Tomate picado a fritar-se na tijola e massa a cozer-se no tacho. Os ingredientes eram só esses, tomate e massa, sempre os mesmos. É o que costumava comer cada dia. Preferia gastar o dinheiro em álcool, embora empobrecesse a minha alimentação. Gastava quase tudo em garrafas de licor que comprava com a intenção de convidar os amigos que fosse fazendo. Socializar era essencial para mim porque era novo na cidade e não queria passar o tempo livre sozinho em casa. Cada semana comprava uma dúzia delas. E bem podia ter comprado amigos porque não fiz nenhum. Quando reparei no estúpida que era a situação já era demasiado tarde, o apartamento já parecia o armazém de uma licoreira. E eu não bebo álcool.

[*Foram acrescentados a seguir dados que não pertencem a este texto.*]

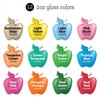 Apple Barrel, Fiesta, Acrylic Craft Paint Set, Includes 12 Colors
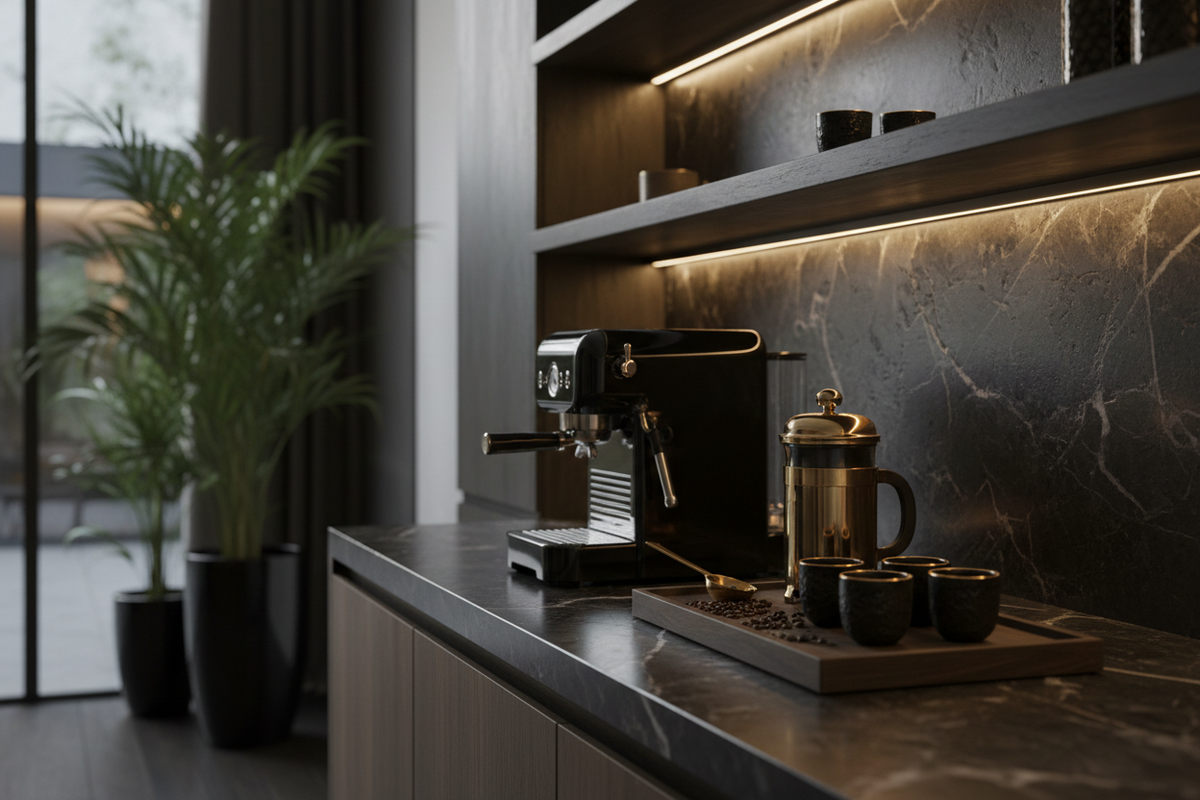 COFFEE BAR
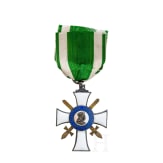 Albrechtsorden Ritterkreuz, 2. Klasse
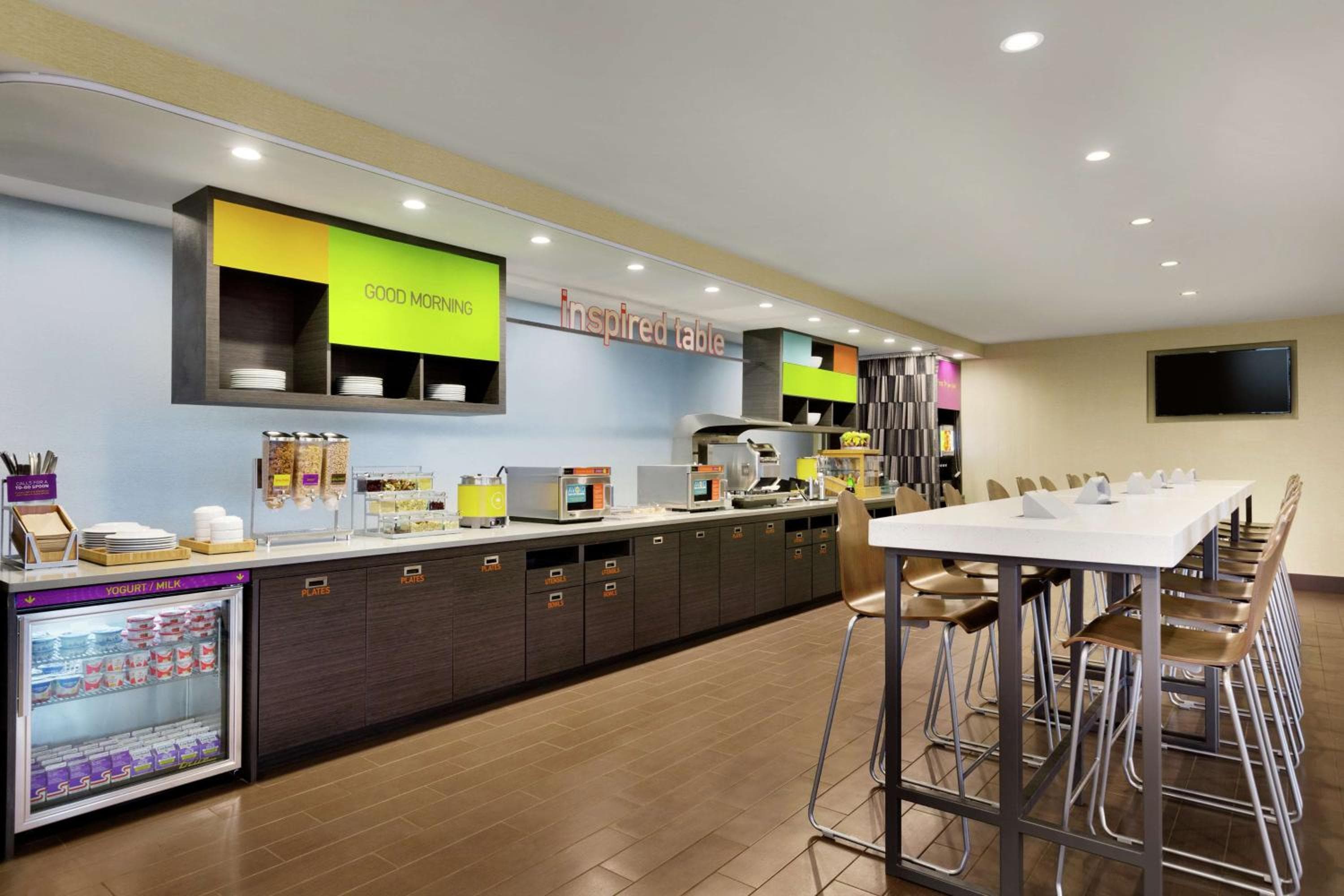 Home2 Suites By Hilton Macon I-75 North, Macon, photo 3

Era muito mais simples fazer amigos em criança porque morava na mesma aldeia em que moravam quase todos os meus primos e todos éramos amigos. Eles eram umas bestas e só queriam jogar futebol. Se não fosse por mim que tinha iniciativa e propunha alternativas haviam de ficar ainda mais parvos de tantos golpes que levavam na cabeça com a bola. Futebol, futebol e futebol. Maldito vício. Todos os dias ao voltar da escola ali estavam a dar patadas e a atirar-se ao chão ainda que chovesse e o caminho, que naquela altura era de terra, se convertesse numa lameira. Infelizmente, para o conjunto da família, nenhum deles chegou a cumprir o sonho de ser jogador profissional.

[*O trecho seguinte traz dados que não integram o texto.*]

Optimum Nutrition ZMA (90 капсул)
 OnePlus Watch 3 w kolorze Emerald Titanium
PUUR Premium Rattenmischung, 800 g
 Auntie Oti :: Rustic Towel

As minhas sugestões estavam principalmente relacionadas com a guerra e com actividades ilícitas. De entre todos, o jogo favorito do Breixo era o de assaltantes de banco. Era simples, apanhávamos paus do chão que tivessem forma de pistola ou espingarda e íamos onde estavam os loureiros, que eram os bancos, para roubar o dinheiro, que eram as folhas. Tanto gostava que acabou morrendo na vida real num tiroteio com a polícia após ter roubado um dos de verdade. Conta-me a minha mãe que a minha tia sempre que se fala do filho em casa põe-se muito triste e diz que isso não teria passado se o pobre tivesse passado mais tempo comigo, que eu sempre fui bom rapaz e não me metia em problemas. Quando vou de visita à sua casa a minha tia abraça-me, e entretanto lembro que eu sempre recomendava a seu filho que apanhasse os paus maiores porque são os que disparam melhor. Ela quer-me muito. De facto sou o orgulho da família porque sou o único que foi à universidade. O que não sabem é que nunca cheguei a acabar o curso.

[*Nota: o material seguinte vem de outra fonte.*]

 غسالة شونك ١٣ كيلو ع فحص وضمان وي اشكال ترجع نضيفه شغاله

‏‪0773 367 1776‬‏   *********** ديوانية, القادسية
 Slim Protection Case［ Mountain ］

Perto, no monte, havia um rio pequeno que tinha enguias. Costumávamos ir pescar o Mário e eu, que éramos da mesma idade e estávamos na mesma turma no liceu. Ninguém na família gostava delas e acabavam sempre comendo-as os porcos, que havia um em cada casa. E o dia da matança que desagradável era. Primeiro os gritos do animal e depois o cheiro a porco queimado por todas partes. O que estava a dizer, enguias. Amarrávamos um anzol numa linha e esta a um pau que espetávamos no chão. No dia seguinte voltávamos. Não sei se era pela boa qualidade das minhocas que púnhamos nos anzóis, mas havia sempre uma em cada um. Visto o nosso contínuo sucesso, o Bruno quis experimentar. Dessa volta decidimos pescá-las no momento e a coisa começou bem. Pescámos uma enguia pequena e depois uma segunda de igual tamanho. Mário e eu satisfeitos começámos a recolher o material. Bruno olhou para nós e disse convencido:

    -Eh! Parai! A onde é que ides?

    -Vamos mais para a frente ver se pescamos mais alguma – respondeu Mário.

    -Não, não. Vamos ver se pescamos a mãe delas. Tem de estar aqui debaixo da mesma pedra – disse o Bruno entusiasmado, convidando-nos a continuar a pescar no mesmo lugar.

    -A mãe? - perguntei-lhe surpreendido.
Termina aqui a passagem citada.